When he eventually crumpled to canvas, he sported a huge gash, blood covering half his face.

Soon, Taker stalked Goldberg for a chokeslam, but the former WCW champion wouldn’t turn around.

“And Goldberg, wisely, back to the ropes”, said Michael Cole. Actually, the wise thing would have been to stop the match because the guy with blood pouring out of his head couldn’t stand up on his own, but there were millions of dollars tied up in this match, so concussion and blood protocol went out the window.

Undertaker hit a pretty weak chokeslam, then gave Goldberg the Tombstone, a move that had won him hundreds of matches.

What he didn’t count on was Goldberg cleverly breaking the fall with his head. I guess Taker had assumed Bill had shrunk an inch or two from that spear to the ring post.

This should have been the end of it, but somehow, and for some reason, Goldberg kicked out. Despite Goldberg already suffering at least one concussion and massive blood loss, he still had to get his sh*t in.

And get his shot in, he did.

Kind of.

After hitting Taker with yet another spear, Goldberg lifted the Phenom up for his famous jackhammer, a move that’s hard enough to execute when one’s brains aren’t scrambled.

“Goldberg wanted the jackhammer,” explained Graves, but “didn’t get all of it”, rather than having wanted a brainbuster and getting way more of it than a wrestler is ever supposed to.

Remembering there was still one more perfectly good opportunity to break someone’s neck, Undertaker kicked out. Goldberg attempted to use Taker’s own finishing move against him, but the Dead Man was having none of it.

Unfortunately, Taker couldn’t reverse it into a Tombstone of his own, so both men just fell over.

Or should I say, fortunately, as I really don’t want to imagine what could have happened if he’d tried another piledriver.

In a rare demonstration of good judgment, Undertaker brought the match to a merciful end with a chokeslam even shorter than the first one.

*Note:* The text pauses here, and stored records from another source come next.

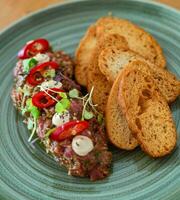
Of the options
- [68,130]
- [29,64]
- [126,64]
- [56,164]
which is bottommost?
[56,164]

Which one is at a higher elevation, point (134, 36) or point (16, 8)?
point (16, 8)

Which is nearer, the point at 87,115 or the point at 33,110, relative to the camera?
the point at 87,115

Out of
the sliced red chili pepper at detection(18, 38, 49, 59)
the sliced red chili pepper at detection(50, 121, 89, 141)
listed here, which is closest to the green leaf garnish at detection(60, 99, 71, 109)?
the sliced red chili pepper at detection(50, 121, 89, 141)

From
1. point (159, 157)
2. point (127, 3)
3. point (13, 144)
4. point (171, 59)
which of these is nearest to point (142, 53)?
point (171, 59)

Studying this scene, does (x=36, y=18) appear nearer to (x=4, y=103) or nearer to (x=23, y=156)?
(x=4, y=103)

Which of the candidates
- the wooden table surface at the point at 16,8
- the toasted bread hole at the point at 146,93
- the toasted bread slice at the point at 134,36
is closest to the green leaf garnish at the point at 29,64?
the toasted bread slice at the point at 134,36

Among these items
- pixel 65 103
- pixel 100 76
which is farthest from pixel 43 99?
pixel 100 76

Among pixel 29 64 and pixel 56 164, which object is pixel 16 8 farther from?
pixel 56 164

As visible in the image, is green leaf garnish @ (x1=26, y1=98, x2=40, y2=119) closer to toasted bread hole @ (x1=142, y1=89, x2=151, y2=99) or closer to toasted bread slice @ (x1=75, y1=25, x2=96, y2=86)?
toasted bread slice @ (x1=75, y1=25, x2=96, y2=86)

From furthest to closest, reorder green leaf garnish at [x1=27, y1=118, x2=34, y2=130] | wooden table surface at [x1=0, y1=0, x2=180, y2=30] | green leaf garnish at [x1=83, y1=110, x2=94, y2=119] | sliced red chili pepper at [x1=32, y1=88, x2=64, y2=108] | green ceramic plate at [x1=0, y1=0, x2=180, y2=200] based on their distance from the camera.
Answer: wooden table surface at [x1=0, y1=0, x2=180, y2=30] → green leaf garnish at [x1=27, y1=118, x2=34, y2=130] → sliced red chili pepper at [x1=32, y1=88, x2=64, y2=108] → green leaf garnish at [x1=83, y1=110, x2=94, y2=119] → green ceramic plate at [x1=0, y1=0, x2=180, y2=200]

With the match finally in the bag, Taker rolled his eyes, and not in that spooky way.

The good doctor rushed to the ring, about two finishers too late, to offer medical assistance to Goldberg.

You can’t say Goldberg didn’t try to give the Saudi royal family their money’s worth (a tall order considering he was paid $2 million for the gig) – the match lasted nearly 10 minutes, by far the longest Goldberg had been in the ring since his return, and he narrowly avoided paralyzing himself twice.

In contrast, he narrowly avoided paralyzing The Undertaker only once.

Far be it from me to criticize two professional athletes when I literally couldn’t work a match in my dreams (Fly, yes. Take a bump, no), but you’d think WWE would have caught on that putting two (or four) men over 50 in the ring to do all their old, dangerous spots was less than prudent.

Goldberg himself thought the match was so bad, he deigned to wrestle on American soil, squashing Dolph Ziggler in a thrown-together match at that year’s Summerslam just to wash the taste of Super ShowDown out of his mouth.

Will Ziggler get his revenge at Super ShowDown 2027? Only time will tell.